Let us consider a simple regression example:
# input and output
x = np.random.uniform(0.0, 1.0, (200))
y = 0.3 + 0.6*x + np.random.normal(0.0, 0.05, len(y))
Now lets apply a regression model in keras:
# A simple regression model
model = Sequential()
model.add(Dense(1, input_shape=(1,)))
model.compile(loss='mse', optimizer='rmsprop')
# The fit() method - trains the model
model.fit(x, y, nb_epoch=1000, batch_size=100)
Epoch 1000/1000
200/200 [==============================] - 0s - loss: 0.0023
# The evaluate() method - gets the loss statistics
model.evaluate(x, y, batch_size=200)
# returns: loss: 0.0022612824104726315
# The predict() method - predict the outputs for the given inputs
model.predict(np.expand_dims(x[:3],1))
# returns: [ 0.65680361],[ 0.70067143],[ 0.70482892]
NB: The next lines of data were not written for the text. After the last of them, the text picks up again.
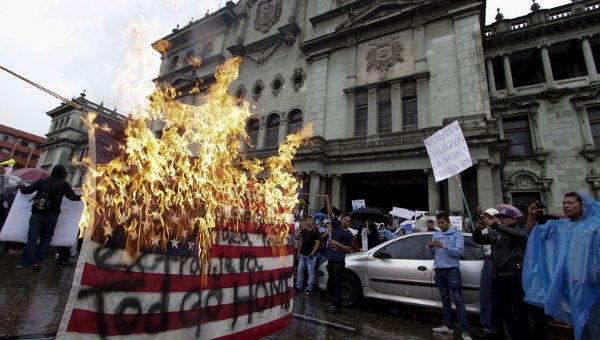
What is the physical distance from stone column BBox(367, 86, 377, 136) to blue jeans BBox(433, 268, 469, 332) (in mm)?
12023

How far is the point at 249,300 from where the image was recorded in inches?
121

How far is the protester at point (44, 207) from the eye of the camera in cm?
582

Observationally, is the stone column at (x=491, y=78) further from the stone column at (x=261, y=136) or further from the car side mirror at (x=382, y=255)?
the car side mirror at (x=382, y=255)

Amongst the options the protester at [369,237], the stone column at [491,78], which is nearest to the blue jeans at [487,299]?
the protester at [369,237]

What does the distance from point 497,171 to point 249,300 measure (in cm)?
1409

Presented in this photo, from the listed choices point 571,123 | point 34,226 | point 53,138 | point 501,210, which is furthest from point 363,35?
point 53,138

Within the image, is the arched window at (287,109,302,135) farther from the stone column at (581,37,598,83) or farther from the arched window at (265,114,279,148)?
the stone column at (581,37,598,83)

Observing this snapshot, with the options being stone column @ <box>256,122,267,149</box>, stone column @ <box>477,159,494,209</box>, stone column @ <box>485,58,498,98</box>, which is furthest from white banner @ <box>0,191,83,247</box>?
stone column @ <box>485,58,498,98</box>

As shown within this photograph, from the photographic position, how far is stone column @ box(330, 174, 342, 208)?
16.3m

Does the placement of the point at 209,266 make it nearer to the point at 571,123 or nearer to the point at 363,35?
the point at 363,35

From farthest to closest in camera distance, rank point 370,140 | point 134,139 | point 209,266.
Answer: point 370,140 < point 209,266 < point 134,139

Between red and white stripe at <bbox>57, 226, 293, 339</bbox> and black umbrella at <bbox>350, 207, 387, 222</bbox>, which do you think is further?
black umbrella at <bbox>350, 207, 387, 222</bbox>

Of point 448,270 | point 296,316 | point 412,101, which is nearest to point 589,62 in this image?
point 412,101

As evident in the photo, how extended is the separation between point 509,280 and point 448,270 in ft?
2.97
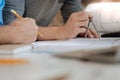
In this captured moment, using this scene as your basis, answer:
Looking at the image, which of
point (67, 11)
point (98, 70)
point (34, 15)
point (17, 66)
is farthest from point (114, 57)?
point (67, 11)

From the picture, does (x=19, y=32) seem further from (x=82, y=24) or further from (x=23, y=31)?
(x=82, y=24)

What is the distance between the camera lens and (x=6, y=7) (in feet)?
5.32

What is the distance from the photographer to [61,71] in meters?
0.51

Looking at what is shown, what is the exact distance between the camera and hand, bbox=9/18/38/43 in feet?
3.46

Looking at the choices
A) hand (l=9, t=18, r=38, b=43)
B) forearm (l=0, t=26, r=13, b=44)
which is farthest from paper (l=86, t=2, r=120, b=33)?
forearm (l=0, t=26, r=13, b=44)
In Deep learning you first want to train your model. You take your data and split it into two sets: the training set, and the test set. It seems pretty common that 80% of your data goes into your training set and 20% goes into your test set.
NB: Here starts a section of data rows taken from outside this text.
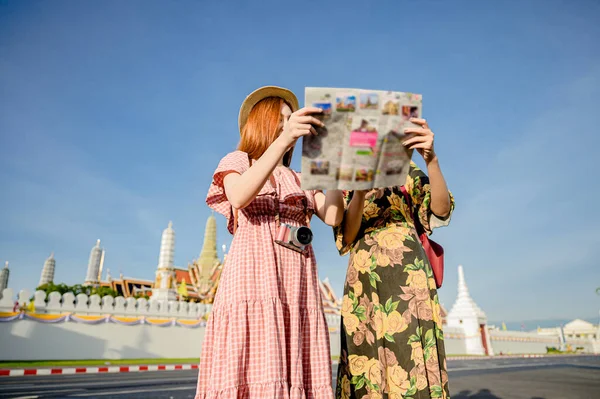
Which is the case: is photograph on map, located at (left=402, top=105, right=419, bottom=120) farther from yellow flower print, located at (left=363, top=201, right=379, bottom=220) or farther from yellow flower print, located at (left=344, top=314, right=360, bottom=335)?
yellow flower print, located at (left=344, top=314, right=360, bottom=335)

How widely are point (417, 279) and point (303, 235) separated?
63cm

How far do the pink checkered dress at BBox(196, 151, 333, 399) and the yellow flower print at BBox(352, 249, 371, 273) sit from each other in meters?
0.37

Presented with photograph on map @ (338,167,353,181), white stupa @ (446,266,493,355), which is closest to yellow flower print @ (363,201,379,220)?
photograph on map @ (338,167,353,181)

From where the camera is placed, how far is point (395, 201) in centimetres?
213

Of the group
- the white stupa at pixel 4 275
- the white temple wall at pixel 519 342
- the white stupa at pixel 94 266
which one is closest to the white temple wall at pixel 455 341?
the white temple wall at pixel 519 342

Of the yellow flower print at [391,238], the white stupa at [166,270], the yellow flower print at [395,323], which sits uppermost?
the white stupa at [166,270]

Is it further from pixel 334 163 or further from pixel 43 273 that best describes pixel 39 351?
pixel 43 273

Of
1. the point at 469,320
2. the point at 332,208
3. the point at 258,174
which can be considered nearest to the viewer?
the point at 258,174

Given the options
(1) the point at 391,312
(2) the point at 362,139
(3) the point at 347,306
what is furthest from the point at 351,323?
(2) the point at 362,139

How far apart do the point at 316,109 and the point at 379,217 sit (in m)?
0.85

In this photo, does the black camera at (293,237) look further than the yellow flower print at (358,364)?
No

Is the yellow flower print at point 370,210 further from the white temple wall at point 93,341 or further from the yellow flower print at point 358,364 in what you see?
the white temple wall at point 93,341

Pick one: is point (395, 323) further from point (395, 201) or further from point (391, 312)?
point (395, 201)

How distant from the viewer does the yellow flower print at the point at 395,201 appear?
2.11 metres
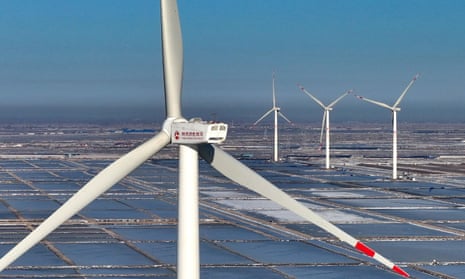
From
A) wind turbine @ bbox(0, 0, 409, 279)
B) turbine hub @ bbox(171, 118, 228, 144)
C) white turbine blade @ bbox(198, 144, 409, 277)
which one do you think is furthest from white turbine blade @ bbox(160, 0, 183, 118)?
white turbine blade @ bbox(198, 144, 409, 277)

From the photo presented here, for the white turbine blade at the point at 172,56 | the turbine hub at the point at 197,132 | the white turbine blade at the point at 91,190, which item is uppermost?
the white turbine blade at the point at 172,56

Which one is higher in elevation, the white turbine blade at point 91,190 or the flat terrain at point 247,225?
the flat terrain at point 247,225

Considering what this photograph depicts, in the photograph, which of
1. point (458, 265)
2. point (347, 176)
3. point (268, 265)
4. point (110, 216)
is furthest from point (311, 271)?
point (347, 176)

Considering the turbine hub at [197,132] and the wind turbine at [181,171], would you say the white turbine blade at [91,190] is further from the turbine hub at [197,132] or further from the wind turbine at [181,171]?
the turbine hub at [197,132]

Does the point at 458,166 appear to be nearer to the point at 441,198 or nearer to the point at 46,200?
the point at 441,198

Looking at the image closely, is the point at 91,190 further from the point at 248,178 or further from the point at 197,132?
the point at 248,178

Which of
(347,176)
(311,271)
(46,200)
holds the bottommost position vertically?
(311,271)

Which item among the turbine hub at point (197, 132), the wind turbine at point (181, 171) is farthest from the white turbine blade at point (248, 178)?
the turbine hub at point (197, 132)

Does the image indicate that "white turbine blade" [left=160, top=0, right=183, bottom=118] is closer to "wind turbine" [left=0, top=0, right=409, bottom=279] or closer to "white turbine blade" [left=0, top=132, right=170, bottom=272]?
"wind turbine" [left=0, top=0, right=409, bottom=279]

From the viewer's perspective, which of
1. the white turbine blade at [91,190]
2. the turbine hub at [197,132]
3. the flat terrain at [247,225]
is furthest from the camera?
the flat terrain at [247,225]
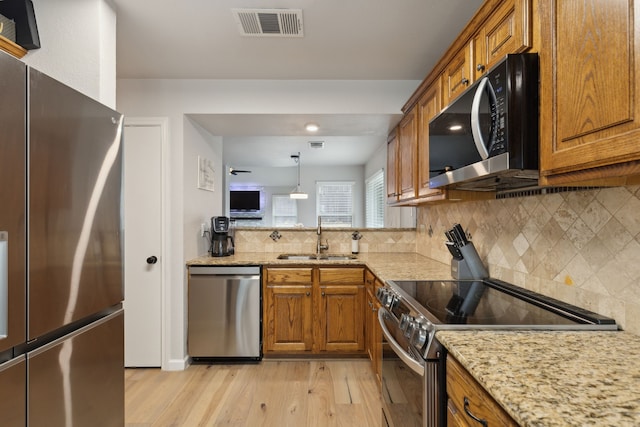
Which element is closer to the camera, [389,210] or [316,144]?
[389,210]

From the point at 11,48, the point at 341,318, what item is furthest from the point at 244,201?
the point at 11,48

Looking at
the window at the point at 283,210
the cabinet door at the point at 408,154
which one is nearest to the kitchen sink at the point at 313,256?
the cabinet door at the point at 408,154

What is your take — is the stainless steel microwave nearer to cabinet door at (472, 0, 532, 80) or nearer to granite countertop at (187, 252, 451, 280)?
cabinet door at (472, 0, 532, 80)

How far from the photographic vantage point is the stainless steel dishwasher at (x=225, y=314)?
2807mm

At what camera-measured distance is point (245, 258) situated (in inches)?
120

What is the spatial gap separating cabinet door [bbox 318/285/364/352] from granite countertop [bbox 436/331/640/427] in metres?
1.79

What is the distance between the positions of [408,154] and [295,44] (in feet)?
3.80

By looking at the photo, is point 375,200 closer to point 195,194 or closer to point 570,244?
point 195,194

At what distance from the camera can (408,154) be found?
2590 mm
Your training set gets passed into your call to fit() and your test set gets passed into your call to evaluate(). During the fit operation a number of rows of your training data are fed into your neural net (based on your batch size). After every batch is sent the fit algorithm does back propagation to adjust the weights in your neural net.
After this is done your neural net is trained. The problem is sometimes your neural net gets overfit which is a condition where it performs well for the training set but poorly for other data. To guard against this situation you run the evaluate() function to send new data (your test set) through your neural net to see how it performs with data it has never seen. There is no training occurring, this is purely a test. If all goes well then the score from training is similar to the score from testing.
fit(): Trains the model for a given number of epochs (this is for training time, with the training dataset).
predict(): Generates output predictions for the input samples (this is for somewhere between training and testing time).
evaluate(): Returns the loss value & metrics values for the model in test mode (this is for testing time, with the testing dataset).
While all the above answers explain what these functions : fit(), evaluate() or predict() do however more important point to keep in mind in my opinion is what data you should use for fit() and evaluate().
The most clear guideline that I came across in Machine Learning Mastery and particular quote in there:
Training set: A set of examples used for learning, that is to fit the parameters of the classifier.
Validation set: A set of examples used to tune the parameters of a classifier, for example to choose the number of hidden units in a neural network.
Test set: A set of examples used only to assess the performance of a fully-specified classifier.
: By Brian Ripley, page 354, Pattern Recognition and Neural Networks, 1996
You should not use the same data that you used to train(tune) the model (validation data) for evaluating the performance (generalization) of your fully trained model (evaluate).
The test data used for evaluate() should be unseen/not used for training(fit()) in order to be any reliable indicator of model evaluation (for generlization).
For Predict() you can use just one or few example(s) that you choose (from anywhere) to get quick check or answer from your model. I don't believe it can be used as sole parameter for generalization.
One thing which was not mentioned here, I believe needs to be specified. model.evaluate() returns a list which contains a loss figure and an accuracy figure. What has not been said in the answers above, is that the "loss" figure is the sum of ALL the losses calculated for each item in the x_test array. x_test would contain your test data and y_test would contain your labels. It should be clear that the loss figure is the sum of ALL the losses, not just one loss from one item in the x_test array.
I would say the mean of losses incurred from all iterations, not the sum. But sure, that's the most important information here, otherwise the modeler would be slightly confused.